* _Input_
== == ==
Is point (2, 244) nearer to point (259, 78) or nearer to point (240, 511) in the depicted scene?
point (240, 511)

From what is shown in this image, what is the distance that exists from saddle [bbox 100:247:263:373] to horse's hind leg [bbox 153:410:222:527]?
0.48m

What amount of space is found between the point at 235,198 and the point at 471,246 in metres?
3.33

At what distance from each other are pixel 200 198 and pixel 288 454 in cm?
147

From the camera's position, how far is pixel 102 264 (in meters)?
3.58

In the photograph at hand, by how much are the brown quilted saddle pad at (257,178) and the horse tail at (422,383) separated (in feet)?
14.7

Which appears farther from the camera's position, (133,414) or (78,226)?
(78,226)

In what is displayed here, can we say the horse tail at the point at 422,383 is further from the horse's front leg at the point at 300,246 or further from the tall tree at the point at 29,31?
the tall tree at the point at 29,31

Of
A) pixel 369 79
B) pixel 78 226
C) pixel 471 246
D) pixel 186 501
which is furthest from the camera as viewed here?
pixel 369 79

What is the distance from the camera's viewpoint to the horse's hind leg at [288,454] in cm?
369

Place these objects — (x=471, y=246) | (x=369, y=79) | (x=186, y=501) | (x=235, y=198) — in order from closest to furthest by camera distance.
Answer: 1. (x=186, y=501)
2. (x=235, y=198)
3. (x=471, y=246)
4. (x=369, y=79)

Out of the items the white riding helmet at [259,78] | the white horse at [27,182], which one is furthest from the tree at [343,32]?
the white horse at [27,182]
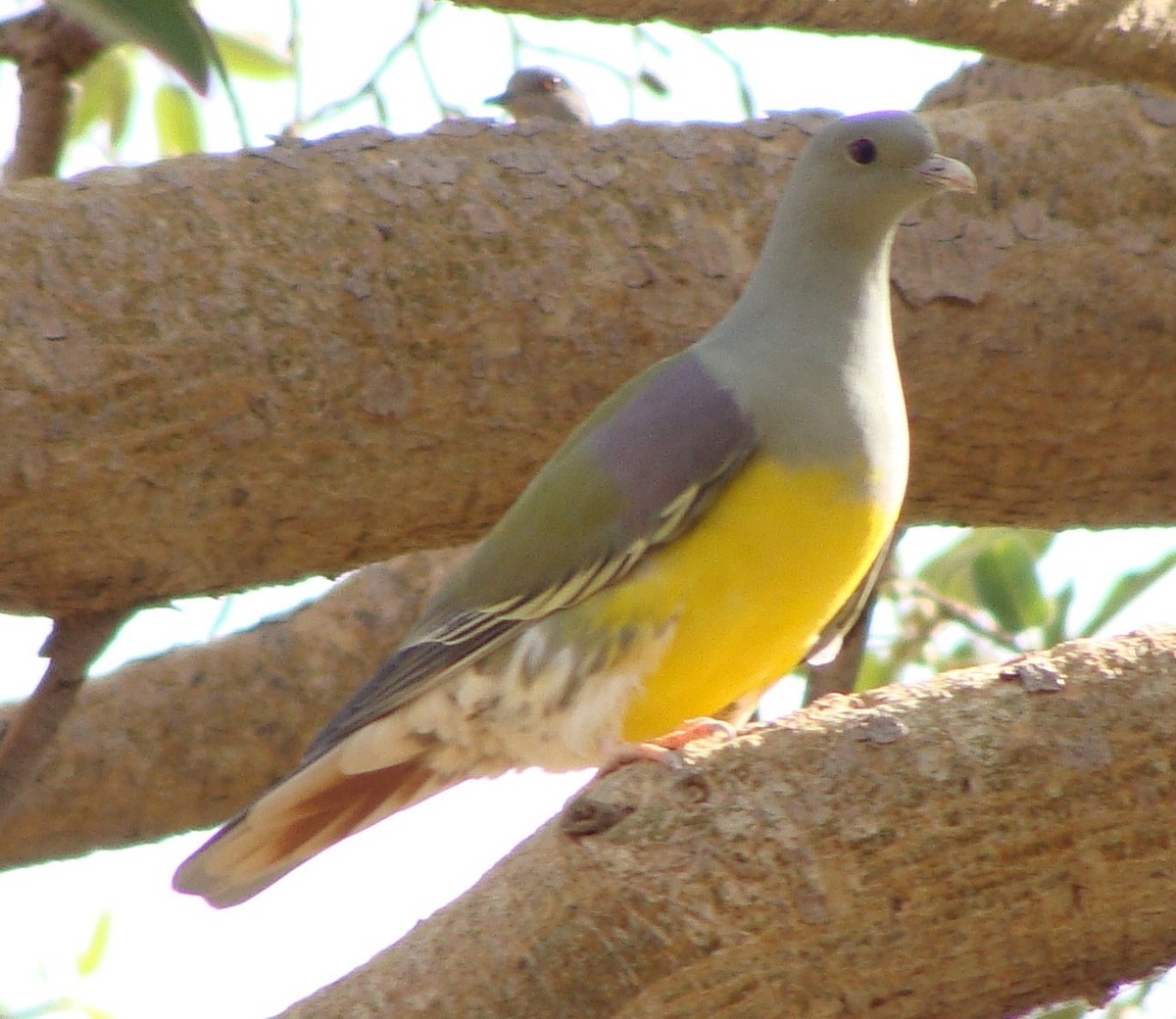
== == ==
* _Written task_
Please copy out the whole listing above word for word, leaving out the picture.

* _Answer to the problem_
Is point (2, 244) nearer to point (259, 78) or nearer to point (240, 511) in the depicted scene?
point (240, 511)

From what is shown in this image, what is the distance that exists from saddle [bbox 100:247:263:373] to horse's hind leg [bbox 153:410:222:527]?
0.48m

What amount of space is found between the point at 235,198 and the point at 471,246 in metres?
3.33

At what distance from each other are pixel 200 198 and pixel 288 454 in cm?
147

From the camera's position, how far is pixel 102 264 (in meters)?
3.58

In the photograph at hand, by how much are the brown quilted saddle pad at (257,178) and the horse tail at (422,383) separated (in feet)?
14.7

Which appears farther from the camera's position, (133,414) or (78,226)?
(78,226)

In what is displayed here, can we say the horse tail at the point at 422,383 is further from the horse's front leg at the point at 300,246 or further from the tall tree at the point at 29,31?
the tall tree at the point at 29,31

Of
A) pixel 369 79
B) pixel 78 226
C) pixel 471 246
D) pixel 186 501
which is furthest from the camera as viewed here?
pixel 369 79

What is the distance from the camera's viewpoint to the horse's hind leg at [288,454] in cm?
369

Place these objects — (x=471, y=246) | (x=369, y=79) | (x=186, y=501) | (x=235, y=198) — in order from closest to furthest by camera distance.
Answer: 1. (x=186, y=501)
2. (x=235, y=198)
3. (x=471, y=246)
4. (x=369, y=79)

Out of the items the white riding helmet at [259,78] | the white horse at [27,182], which one is furthest from the tree at [343,32]?
the white horse at [27,182]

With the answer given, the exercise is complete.